Operator targeting $\ell^2$-direct sum of Hilbert spaces continuous if all its projections are continuous?

Question

Let $(U, \|\cdot\|_U)$ be a Banach space, $(H_k, \|\cdot\|_k)_{k\in\mathbb{N}}$ be a sequence of Hilbert spaces and denote by

$$\tag{1}H:=\bigoplus_{k=1}^\infty H_k \equiv \left\{h=(h_k)\ \middle| \ h_k \in H_k, \,\forall k\in\mathbb{N} \quad \text{and} \quad \|h\|_H^2:=\sum_{k=1}^\infty\|h_k\|_k^2 < \infty \right\}$$

the $\ell^2$-direct sum of these spaces (which is known to be a Hilbert space itself).

Let further $\pi_k : H \rightarrow H_k$, $\pi_k((h_k)) := h_k$, be the projection of $H$ onto its $k^{\mathrm{th}}$-component.

Question: Is it true, then, that a (not necessarily linear) map $T : U \rightarrow H$ is $\textit{continuous}$ if its projections

$$\tag{2}T_k := \pi_k\circ T \quad \text{are continuous} \quad \text{for each } \ k\in\mathbb{N}?$$

Remark: If necessary, it may be assumed that each of the $H_k$ are finite-dimensional.

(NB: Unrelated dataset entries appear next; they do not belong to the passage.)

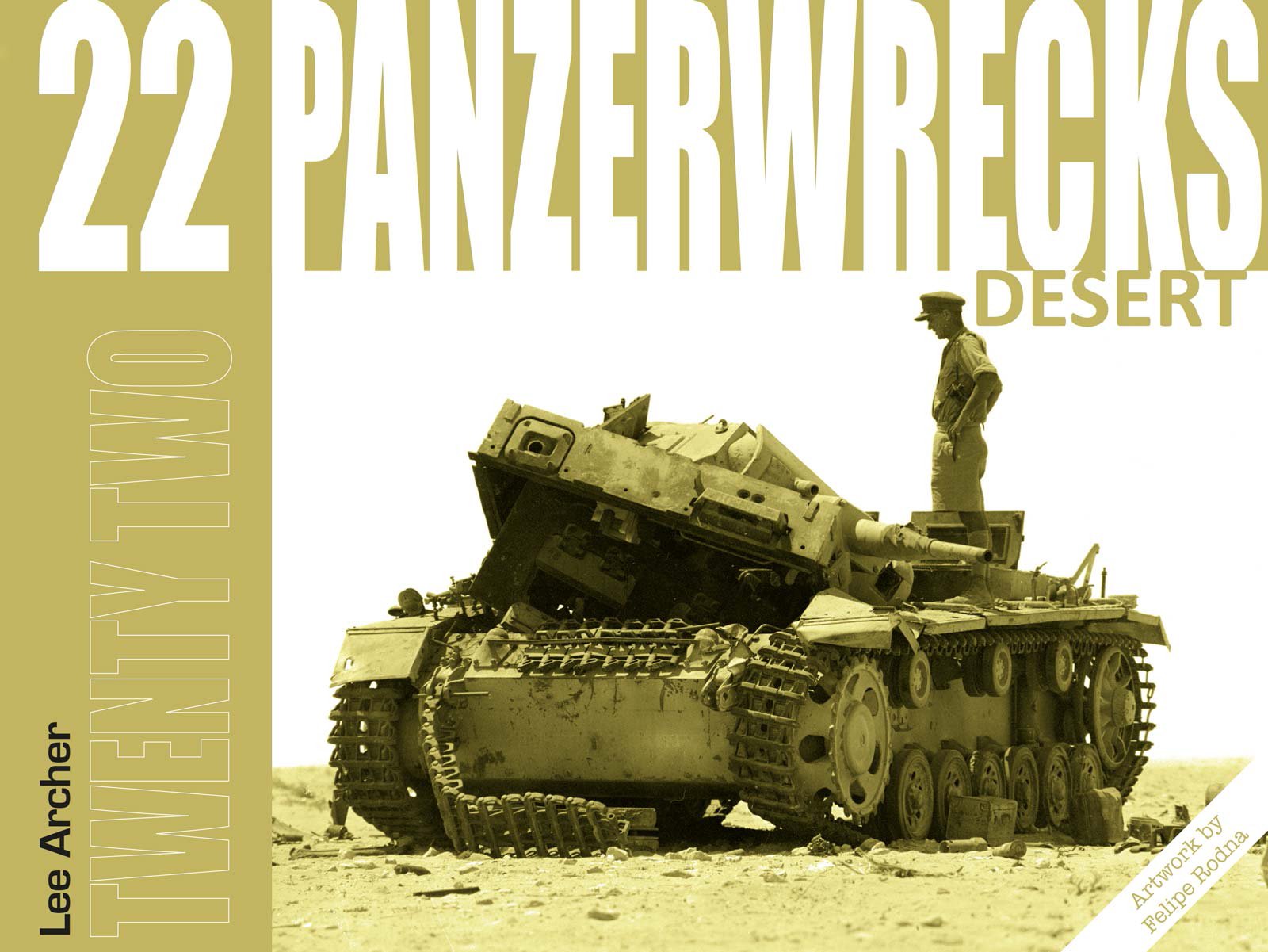 Panzerwrecks 22 by Lee Archer - 9781908032188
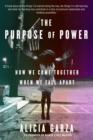 Image for The Purpose of Power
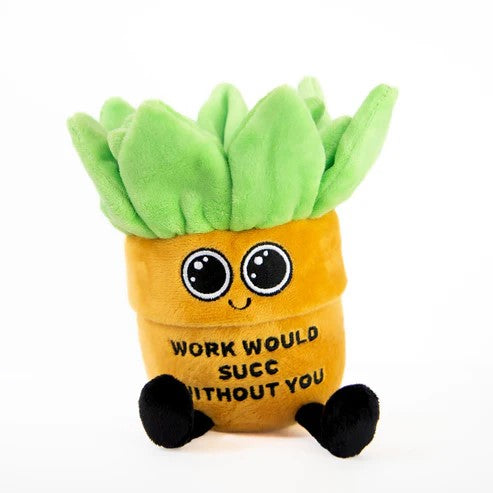 PUNCHKINS - PLUSH: WORK WOULD SUCC WITHOUT YOU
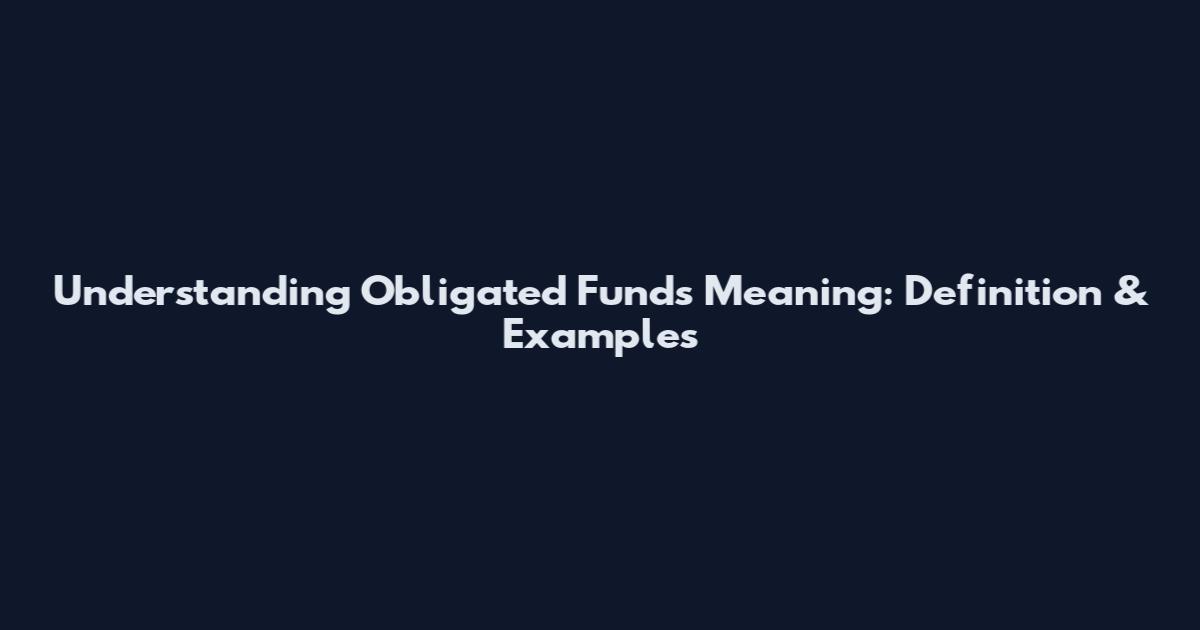 Understanding Obligated Funds Meaning: Definition & Examples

Any references, hints or proofs (or indeed counterexamples) that cover this are appreciated!

(This is not a homework question.)

Answer 1

Here is a counter example: take $U={\mathbb R}$ and $H_k={\mathbb R}$, for all $k$, so that $H=\ell ^2$.

Let $f:{\mathbb R}\to {\mathbb R}$ be the function whose graph is a triangle with vertices $(0,0)$, $(1,1)$, and $(2,0)$, hence vanishing identically on $(-\infty ,0]\cup [2,\infty )$, and consider the map $$ T:U\to H=\ell ^2, $$ given by $$ T(x) = \big (f(x), f(2x), f(3x), \ldots \big ). $$ Then clearly $\pi _k\circ T$ is continuous for all $k$. However $$ \|T(0)-T(1/n)\| = \|T(1/n)\| \geq $$$$ \geq \|\pi _n\big (T(1/n)\big ) )\| = |f(1)| = 1, $$ so $T(1/n)$ does not converge to $T(0)$, hence $T$ is not continuous at 0.